(READING PASSAGE):
********************

Mr. CROASDALE was married on January 1, 1873, to Alice M. HALE, who was a native of the state of Michigan, born August 15, 1855, in Cass county, a daughter of Rollin C. and Sloa (BASSETT) HALE, natives of Vermont and New York, respectively. The HALES were engaged in agricultural work and in 1857 came to this state and made their home in Little Sioux.

To Mr. and Mrs. CROASDALE were born three children, two of whom are now living. Ivey S., born on January 6, 1879, is located at Minneapolis, Minnesota, where she is a teacher in the grade schools. Clara M., the other surviving child, was born February 19, 1885, and is the wife of Carl B. SMITH, of Little Sioux, Mr. CROASDALE's business partner.

Mr. CROASDALE holds his fraternal affiliation with the ancient order of Freemasonry and is the only living charter member of Frontier Lodge No. 382. He received his first instruction in Masonry in 1867 in the old Magnolia lodge. Both Mr. and Mrs. CROASDALE are members of the order of Eastern Star. Mr. CROASDALE is also a member of the Grand Army of the Republic, holding membership in Mitzsch Post No. 139, at Little Sioux. Mr. CROASDALE and his family are active members of the Methodist Episcopal church, although his parents were both Quakers. Politically, Mr. CROASDALE is aligned with the Republican party and has always taken a keen interest in politics, especially as related to local matters. In 1888 he was elected auditor of Harrison county, and served one term efficiently and to the satisfaction of all. Since then he has felt that his business interests demanded his entire attention and has never since aspired to public office.

********************

(INFORMATION SHOWN):
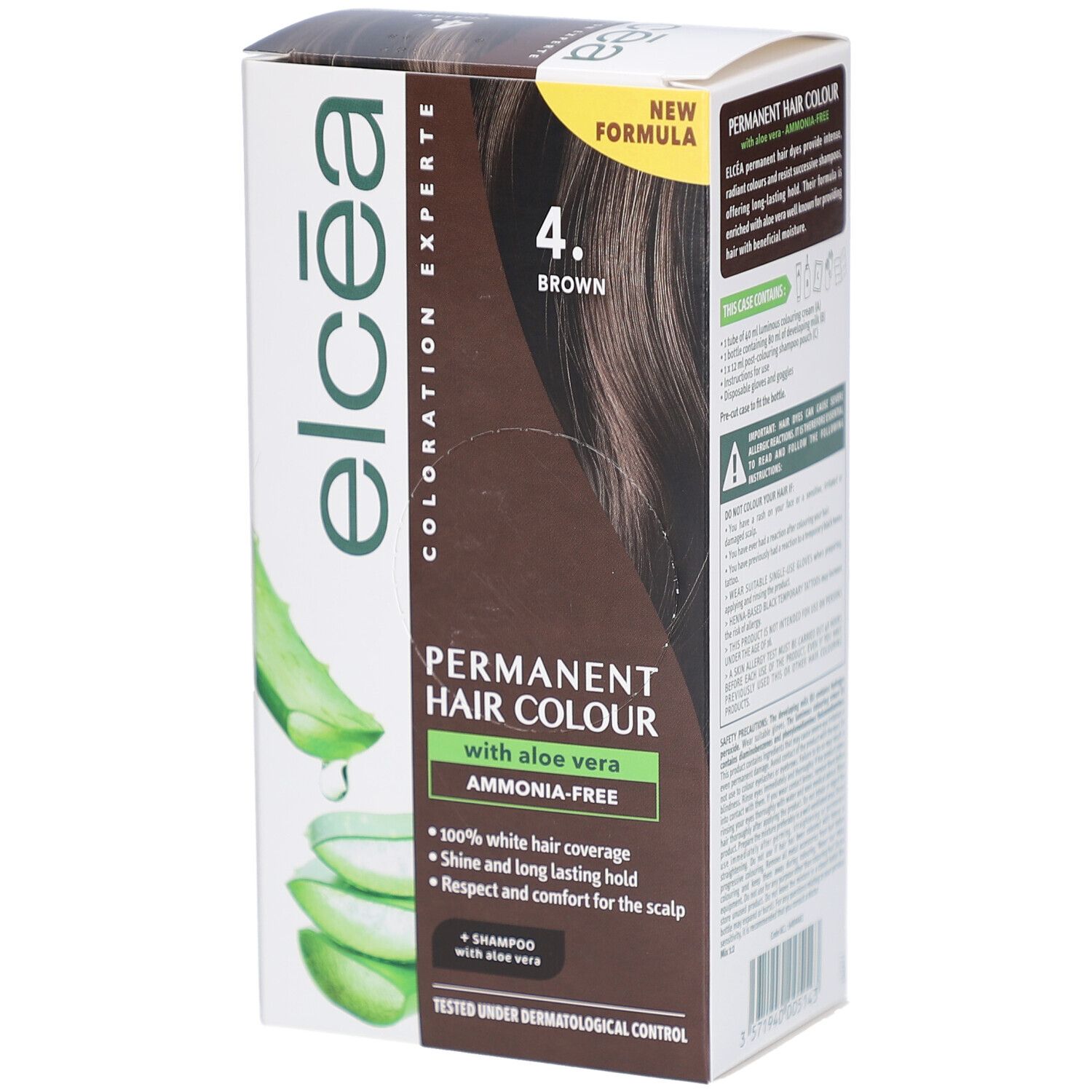 Boîte ELCEA COLOR EXPERT, coloration permanente 4 Brown. Avec aloe vera, sans ammoniaque. Emballage.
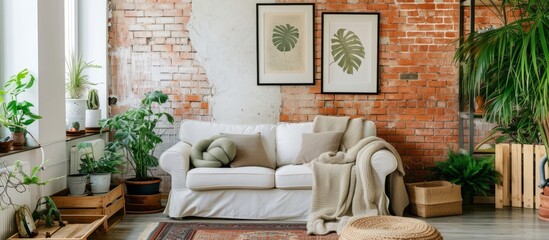 Canvas Print - Comfortable living room with a luxurious couch and soft rug for cozy relaxation and entertaining guests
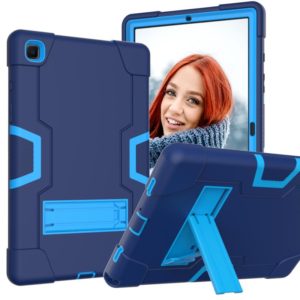 For Samsung Galaxy Tab A7 10.4 (2020) T500 Contrast Color Robot Shockproof Silicon + PC Protective Case with Holder(Navy Blue + Blue) (OEM)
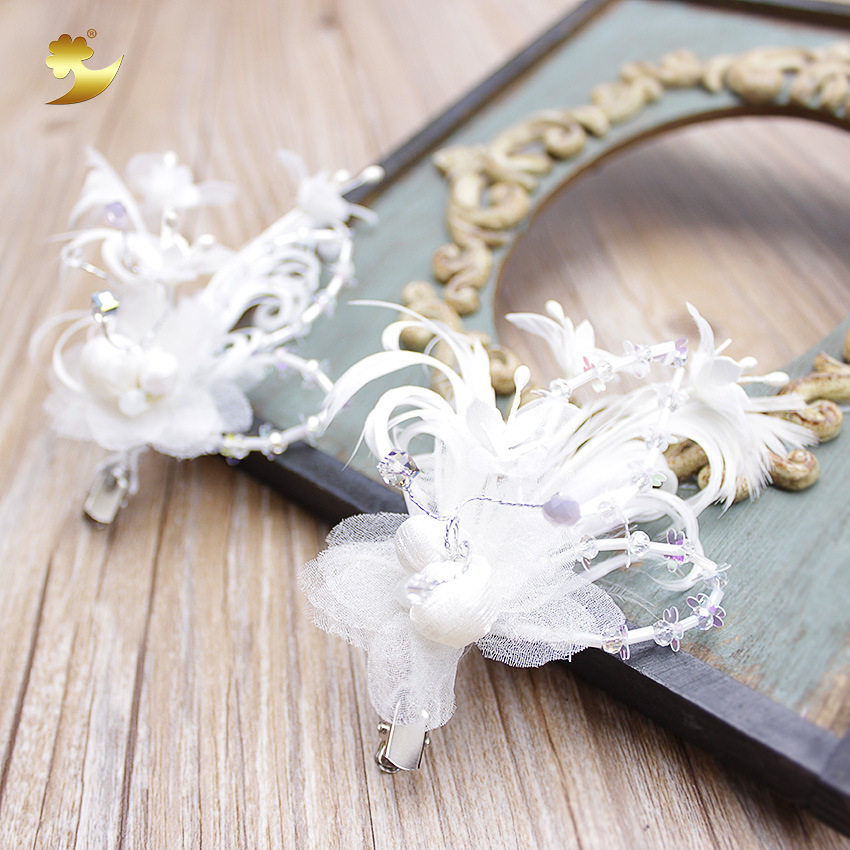 Korean-style children's feather hair accessory, bride's seerle hair clip, handcrafted cute girl's flower duckbillon clip headwear details Picture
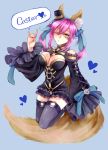  1girl animal_ears bow breasts caster_(fate/extra) cleavage detached_sleeves fate/extra fate/extra_ccc fate_(series) fox_ears fox_tail hair_bow hair_ribbon hat highres japanese_clothes long_hair mini_top_hat pink_hair ribbon solo tail thighhighs top_hat twintails wink yellow_eyes zaregoto8828 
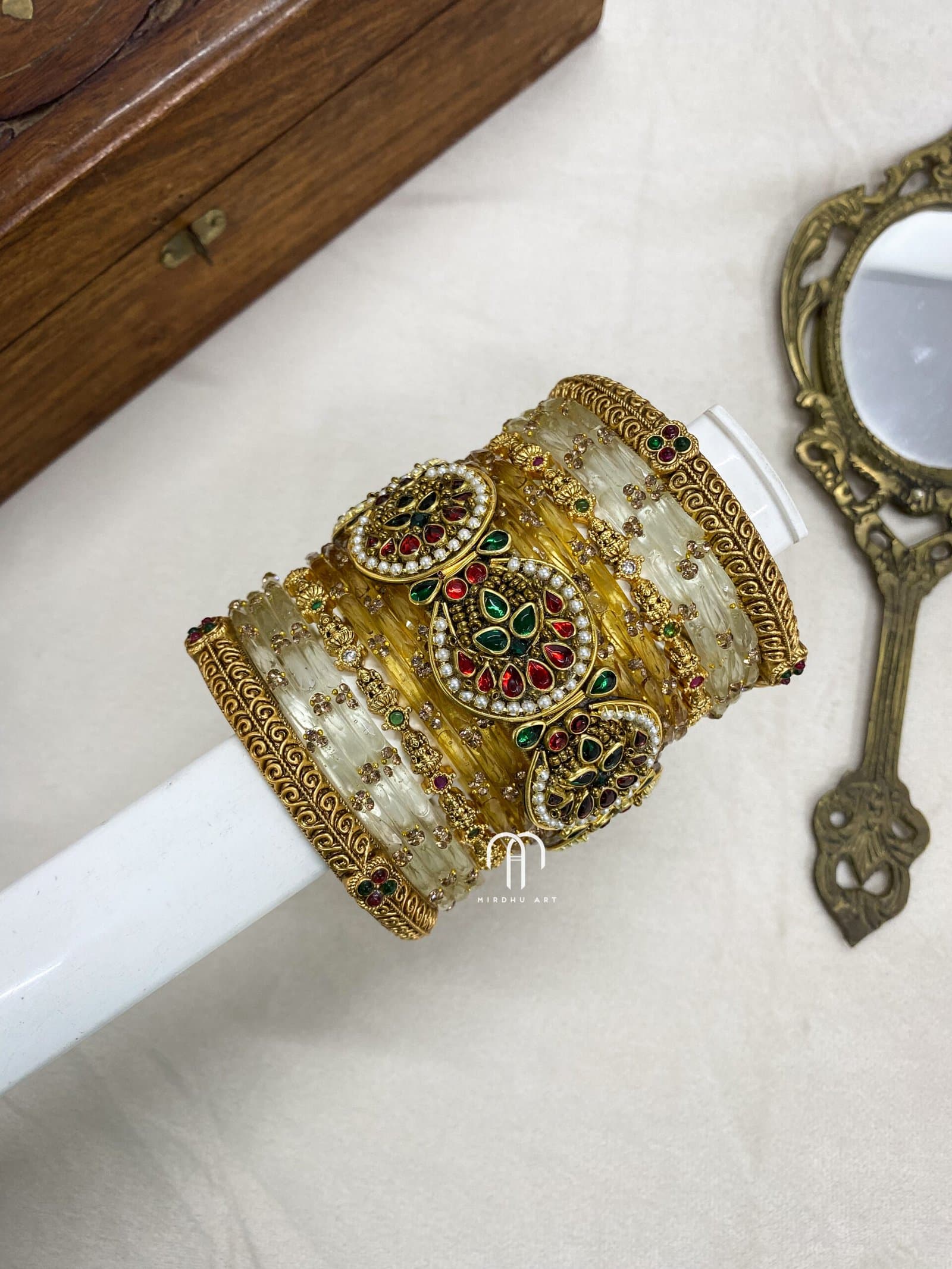Chandran Bangles – Golden And White from Bangle by Choice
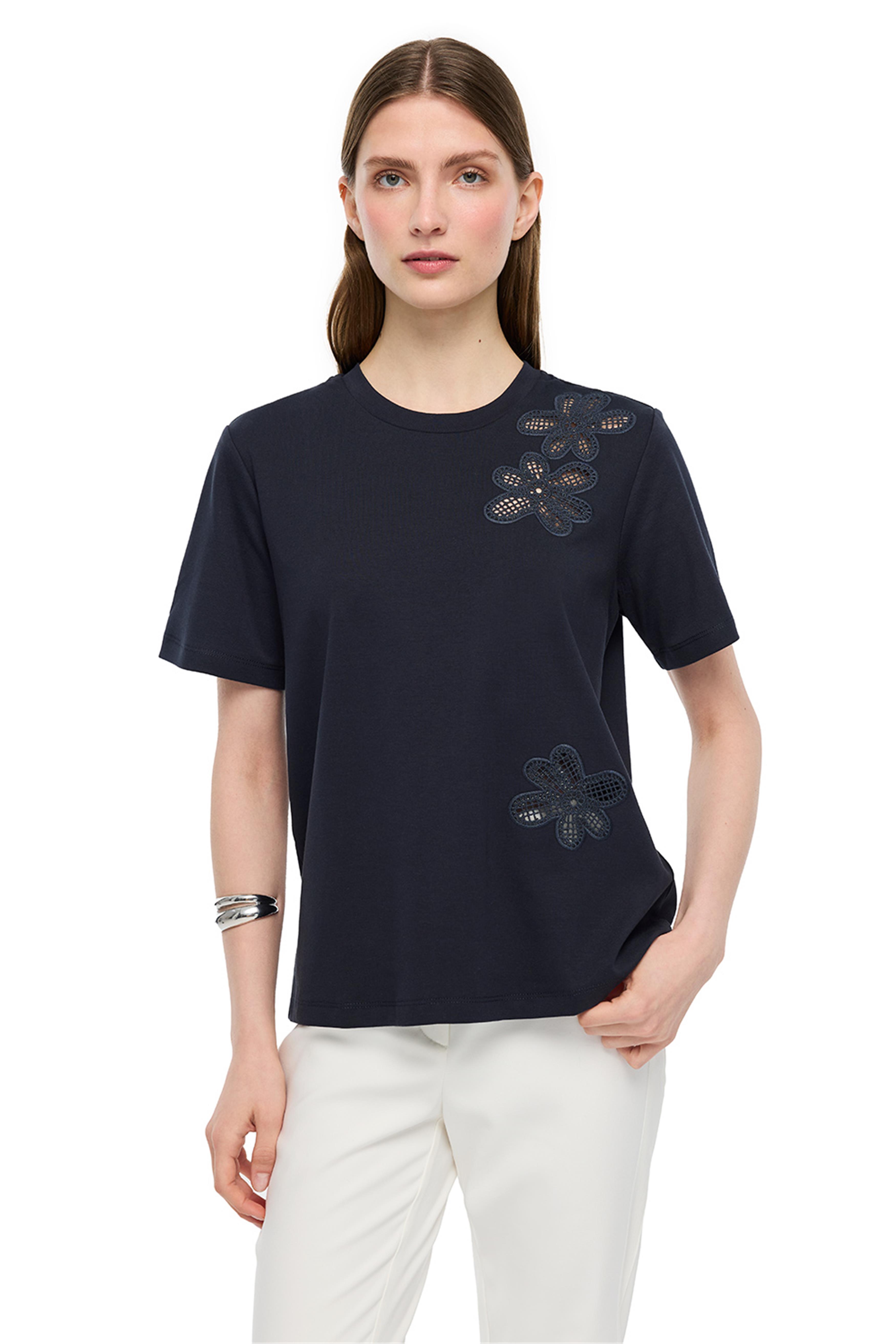 Lacivert Çizgili Bisiklet Yaka Pamuklu Tişört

********************

(WORK TO COMPLETE): Reproduce word for word the part of the biographical sketch starting at "Mr. CROASDALE was" and ending at "in Little Sioux.".

(ANSWER BOX):
Mr. CROASDALE was married on January 1, 1873, to Alice M. HALE, who was a native of the state of Michigan, born August 15, 1855, in Cass county, a daughter of Rollin C. and Sloa (BASSETT) HALE, natives of Vermont and New York, respectively. The HALES were engaged in agricultural work and in 1857 came to this state and made their home in Little Sioux.